PDA

View Full Version : Hanging tubing



ClarkFarmMapleSyrup
09-10-2011, 07:48 AM
Okay, this will sound funny to all you guys with 5,000 taps. When you set up your tubing for the next year if your adding taps, how do you hang the tubing? I know people use wire, but I was wondering because if I put all my taps on laterals, I don't want to rely on the tap in the tree holding the lines up. Last season, when I'd pull the taps the lines would come down too.

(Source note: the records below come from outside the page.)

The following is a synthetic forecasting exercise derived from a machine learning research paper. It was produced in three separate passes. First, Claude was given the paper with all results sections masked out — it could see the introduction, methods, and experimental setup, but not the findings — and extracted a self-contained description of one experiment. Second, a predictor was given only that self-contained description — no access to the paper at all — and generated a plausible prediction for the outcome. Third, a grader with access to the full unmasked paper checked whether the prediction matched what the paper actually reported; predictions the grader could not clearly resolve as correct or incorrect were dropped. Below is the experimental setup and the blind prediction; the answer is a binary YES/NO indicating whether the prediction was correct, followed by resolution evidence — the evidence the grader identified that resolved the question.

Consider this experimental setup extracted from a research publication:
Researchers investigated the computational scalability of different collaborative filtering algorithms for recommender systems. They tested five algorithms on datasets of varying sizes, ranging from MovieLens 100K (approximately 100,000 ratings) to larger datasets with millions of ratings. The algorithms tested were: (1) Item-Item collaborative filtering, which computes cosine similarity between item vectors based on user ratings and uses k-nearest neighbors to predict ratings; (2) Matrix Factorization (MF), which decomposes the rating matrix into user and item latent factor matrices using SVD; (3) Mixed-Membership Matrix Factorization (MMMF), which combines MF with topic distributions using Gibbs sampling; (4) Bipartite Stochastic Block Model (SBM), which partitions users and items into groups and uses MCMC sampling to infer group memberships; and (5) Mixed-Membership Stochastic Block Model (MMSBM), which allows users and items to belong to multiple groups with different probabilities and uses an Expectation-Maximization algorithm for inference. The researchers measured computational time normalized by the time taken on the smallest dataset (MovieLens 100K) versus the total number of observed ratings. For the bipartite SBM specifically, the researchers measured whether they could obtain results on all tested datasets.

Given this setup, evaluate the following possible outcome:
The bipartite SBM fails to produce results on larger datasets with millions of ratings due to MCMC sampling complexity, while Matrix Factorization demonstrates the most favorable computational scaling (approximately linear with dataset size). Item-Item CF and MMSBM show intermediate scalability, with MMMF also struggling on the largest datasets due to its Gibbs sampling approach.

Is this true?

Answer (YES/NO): NO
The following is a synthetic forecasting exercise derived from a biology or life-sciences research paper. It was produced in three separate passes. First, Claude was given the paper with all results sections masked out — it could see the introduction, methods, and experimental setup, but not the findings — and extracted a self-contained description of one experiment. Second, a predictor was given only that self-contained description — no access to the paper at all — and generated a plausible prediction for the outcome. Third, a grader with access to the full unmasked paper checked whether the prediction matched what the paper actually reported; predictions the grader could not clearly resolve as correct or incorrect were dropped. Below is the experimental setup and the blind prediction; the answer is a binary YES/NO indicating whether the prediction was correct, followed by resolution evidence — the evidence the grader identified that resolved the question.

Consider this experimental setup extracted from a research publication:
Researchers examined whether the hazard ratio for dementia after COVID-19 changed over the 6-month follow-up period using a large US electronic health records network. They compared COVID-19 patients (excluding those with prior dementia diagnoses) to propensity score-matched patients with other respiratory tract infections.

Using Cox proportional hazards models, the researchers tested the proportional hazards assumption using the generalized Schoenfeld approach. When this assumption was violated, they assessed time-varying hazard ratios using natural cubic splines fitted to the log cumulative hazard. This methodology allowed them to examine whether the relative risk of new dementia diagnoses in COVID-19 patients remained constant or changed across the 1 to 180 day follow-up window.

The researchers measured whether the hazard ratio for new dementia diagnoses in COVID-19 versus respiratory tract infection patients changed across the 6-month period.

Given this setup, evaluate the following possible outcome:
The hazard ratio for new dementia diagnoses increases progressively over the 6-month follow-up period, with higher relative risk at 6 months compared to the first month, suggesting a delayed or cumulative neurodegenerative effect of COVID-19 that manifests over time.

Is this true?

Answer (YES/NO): NO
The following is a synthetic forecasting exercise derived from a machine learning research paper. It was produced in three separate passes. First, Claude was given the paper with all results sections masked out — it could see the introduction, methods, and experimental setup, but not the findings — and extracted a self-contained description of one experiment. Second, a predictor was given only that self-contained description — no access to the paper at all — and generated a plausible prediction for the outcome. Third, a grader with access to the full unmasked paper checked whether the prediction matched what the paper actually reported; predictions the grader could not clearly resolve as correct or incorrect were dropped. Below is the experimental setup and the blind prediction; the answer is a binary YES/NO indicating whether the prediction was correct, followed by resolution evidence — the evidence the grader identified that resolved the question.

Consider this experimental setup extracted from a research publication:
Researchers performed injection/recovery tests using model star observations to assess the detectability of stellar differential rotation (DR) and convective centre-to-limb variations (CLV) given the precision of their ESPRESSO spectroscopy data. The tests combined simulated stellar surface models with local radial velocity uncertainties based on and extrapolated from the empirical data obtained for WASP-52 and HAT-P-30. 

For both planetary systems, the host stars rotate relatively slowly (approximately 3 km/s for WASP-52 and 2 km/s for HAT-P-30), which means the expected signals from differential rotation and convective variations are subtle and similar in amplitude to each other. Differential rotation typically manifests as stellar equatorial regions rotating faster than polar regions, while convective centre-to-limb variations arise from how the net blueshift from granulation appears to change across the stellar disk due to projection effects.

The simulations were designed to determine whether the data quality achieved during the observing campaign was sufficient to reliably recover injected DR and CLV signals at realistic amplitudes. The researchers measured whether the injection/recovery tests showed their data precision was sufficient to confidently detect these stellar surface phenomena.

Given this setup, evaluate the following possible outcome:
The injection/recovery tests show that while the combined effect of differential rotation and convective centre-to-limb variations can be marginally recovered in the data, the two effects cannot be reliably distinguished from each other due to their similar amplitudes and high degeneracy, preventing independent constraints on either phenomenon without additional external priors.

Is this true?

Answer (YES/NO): NO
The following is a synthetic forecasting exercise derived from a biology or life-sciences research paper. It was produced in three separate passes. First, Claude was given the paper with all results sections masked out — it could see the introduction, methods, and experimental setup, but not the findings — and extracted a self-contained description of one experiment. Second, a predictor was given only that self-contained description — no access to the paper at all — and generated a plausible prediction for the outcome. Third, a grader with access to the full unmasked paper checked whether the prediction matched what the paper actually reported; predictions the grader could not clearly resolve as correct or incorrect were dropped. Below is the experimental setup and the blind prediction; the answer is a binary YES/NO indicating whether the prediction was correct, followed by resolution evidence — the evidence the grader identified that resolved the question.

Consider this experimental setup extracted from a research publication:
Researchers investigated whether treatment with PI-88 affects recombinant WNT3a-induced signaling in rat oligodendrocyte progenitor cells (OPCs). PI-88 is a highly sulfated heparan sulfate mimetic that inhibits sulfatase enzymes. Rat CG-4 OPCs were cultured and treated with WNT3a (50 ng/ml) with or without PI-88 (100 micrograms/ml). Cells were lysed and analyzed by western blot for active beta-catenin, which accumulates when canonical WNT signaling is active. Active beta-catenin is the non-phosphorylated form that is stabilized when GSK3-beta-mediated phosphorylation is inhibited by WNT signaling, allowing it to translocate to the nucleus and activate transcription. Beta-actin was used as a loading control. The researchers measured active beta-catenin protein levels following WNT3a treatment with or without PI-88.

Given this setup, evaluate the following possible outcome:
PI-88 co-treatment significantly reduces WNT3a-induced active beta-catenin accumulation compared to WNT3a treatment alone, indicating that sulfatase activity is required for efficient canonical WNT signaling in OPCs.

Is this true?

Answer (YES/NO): YES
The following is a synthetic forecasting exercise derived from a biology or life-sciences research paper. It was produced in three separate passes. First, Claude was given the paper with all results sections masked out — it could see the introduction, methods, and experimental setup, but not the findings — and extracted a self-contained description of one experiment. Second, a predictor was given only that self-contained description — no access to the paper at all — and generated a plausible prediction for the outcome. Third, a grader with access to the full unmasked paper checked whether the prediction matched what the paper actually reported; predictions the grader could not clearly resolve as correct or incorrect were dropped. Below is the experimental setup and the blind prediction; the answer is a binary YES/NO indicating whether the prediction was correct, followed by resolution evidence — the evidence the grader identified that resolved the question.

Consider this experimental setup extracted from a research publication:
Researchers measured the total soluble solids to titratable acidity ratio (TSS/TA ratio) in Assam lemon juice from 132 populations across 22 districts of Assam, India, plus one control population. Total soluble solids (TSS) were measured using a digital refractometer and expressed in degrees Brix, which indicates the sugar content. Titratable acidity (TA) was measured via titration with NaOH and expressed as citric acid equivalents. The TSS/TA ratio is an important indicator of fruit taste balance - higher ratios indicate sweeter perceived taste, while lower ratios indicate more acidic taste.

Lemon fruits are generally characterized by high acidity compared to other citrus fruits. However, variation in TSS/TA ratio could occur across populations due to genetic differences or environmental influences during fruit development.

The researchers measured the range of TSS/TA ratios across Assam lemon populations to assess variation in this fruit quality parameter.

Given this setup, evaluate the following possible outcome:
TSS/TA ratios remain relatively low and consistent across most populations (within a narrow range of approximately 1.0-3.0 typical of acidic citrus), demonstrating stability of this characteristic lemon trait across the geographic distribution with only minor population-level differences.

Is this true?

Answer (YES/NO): NO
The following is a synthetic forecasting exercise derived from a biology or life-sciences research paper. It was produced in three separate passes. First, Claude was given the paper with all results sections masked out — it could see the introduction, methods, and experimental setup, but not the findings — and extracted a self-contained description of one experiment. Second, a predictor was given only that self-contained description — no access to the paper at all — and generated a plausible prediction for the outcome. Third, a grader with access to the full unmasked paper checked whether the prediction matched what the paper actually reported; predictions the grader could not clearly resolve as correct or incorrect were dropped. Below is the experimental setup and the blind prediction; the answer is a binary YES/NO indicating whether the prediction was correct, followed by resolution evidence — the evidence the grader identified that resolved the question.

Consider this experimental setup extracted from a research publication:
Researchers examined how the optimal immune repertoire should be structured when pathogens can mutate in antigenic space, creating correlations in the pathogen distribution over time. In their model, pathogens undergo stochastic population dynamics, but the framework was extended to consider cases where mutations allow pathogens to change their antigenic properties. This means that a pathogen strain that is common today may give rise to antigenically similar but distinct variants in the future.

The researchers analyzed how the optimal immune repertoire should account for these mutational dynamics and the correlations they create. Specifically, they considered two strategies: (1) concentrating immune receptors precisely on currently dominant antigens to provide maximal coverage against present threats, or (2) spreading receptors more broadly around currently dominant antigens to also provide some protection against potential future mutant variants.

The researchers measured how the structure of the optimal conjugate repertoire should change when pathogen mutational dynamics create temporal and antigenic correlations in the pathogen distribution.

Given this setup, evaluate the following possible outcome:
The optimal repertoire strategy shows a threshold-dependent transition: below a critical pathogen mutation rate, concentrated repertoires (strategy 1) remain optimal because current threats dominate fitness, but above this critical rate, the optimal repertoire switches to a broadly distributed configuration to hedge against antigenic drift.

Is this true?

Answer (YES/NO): NO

Just need some pro tubing advice for next season.

adk1
09-10-2011, 07:53 AM
Clark - you should do a search on this site for hanging lateral lines or just lateral lines. there are hundreds of posts on it and how everyone seems to do it. So you are not needing a mainline then I take it. I would think that you would just need to tension the beginning and end of the lateteral somehow

MartinP
09-10-2011, 08:00 AM
There are end line fittings. Loop goes around tree, and up to tap, or down to collection barrel.

ClarkFarmMapleSyrup
09-10-2011, 08:02 AM
Yeah I don't think I'll need a big mainline. There will be only, at a max, 10 to 15 taps per lateral. So I shouldn't need a mainline. I get most of my sap from sugar bushes not on my property, so I couldn't really run the sap to the sap house, because it would be a long run of tubing. :o

adk1
09-10-2011, 08:15 AM
gotchya, then yeah, one end line fitting and then back and forth through the trees and then to a tank. Just keep tension at the tank as well. Maybe the hollow braid poly rope. I ahear that it can be used like a tubing puller.

bobbyjake
09-10-2011, 10:07 AM
All joking aside, the smartest thing you can do is find someone local to you that has an established system and go introduce yourself to that person and have them go for a walk in the woods with you. Better yet, offer up a few days of "volunteer" labor and spend some time helping them hang some tubing. Admittedly, you run the risk of picking up some of their bad habits (we all have some), but you will gain first hand insight into whatever knowledge they have gained through years of stringing up tubing. Just my thought, but a few days trade, is worth thousands of man-hours of mistakes.

wiam
09-10-2011, 09:47 PM
All joking aside, the smartest thing you can do is find someone local to you that has an established system and go introduce yourself to that person and have them go for a walk in the woods with you. Better yet, offer up a few days of "volunteer" labor and spend some time helping them hang some tubing. Admittedly, you run the risk of picking up some of their bad habits (we all have some), but you will gain first hand insight into whatever knowledge they have gained through years of stringing up tubing. Just my thought, but a few days trade, is worth thousands of man-hours of mistakes.

Also by doing this you might see things that you would NOT do.